■ **ВХОДНЫЕ ДАННЫЕ**
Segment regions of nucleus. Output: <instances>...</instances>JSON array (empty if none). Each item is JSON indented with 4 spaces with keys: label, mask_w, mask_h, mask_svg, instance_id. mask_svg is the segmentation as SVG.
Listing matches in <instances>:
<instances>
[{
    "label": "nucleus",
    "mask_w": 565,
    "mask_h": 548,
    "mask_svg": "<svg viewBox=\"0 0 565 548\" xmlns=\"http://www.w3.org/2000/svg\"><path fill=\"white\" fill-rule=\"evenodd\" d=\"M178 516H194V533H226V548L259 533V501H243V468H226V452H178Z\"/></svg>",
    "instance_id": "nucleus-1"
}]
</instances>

■ **ЗАДАНИЕ**
Можете перепечатать все пункты выше, не меняя ни одного символа?

■ **РЕШЕНИЕ**
Segment regions of nucleus. Output: <instances>...</instances>JSON array (empty if none). Each item is JSON indented with 4 spaces with keys: label, mask_w, mask_h, mask_svg, instance_id. mask_svg is the segmentation as SVG.
Listing matches in <instances>:
<instances>
[{
    "label": "nucleus",
    "mask_w": 565,
    "mask_h": 548,
    "mask_svg": "<svg viewBox=\"0 0 565 548\" xmlns=\"http://www.w3.org/2000/svg\"><path fill=\"white\" fill-rule=\"evenodd\" d=\"M178 516H194V533H226V548L259 533V501H243V468H226V452H178Z\"/></svg>",
    "instance_id": "nucleus-1"
}]
</instances>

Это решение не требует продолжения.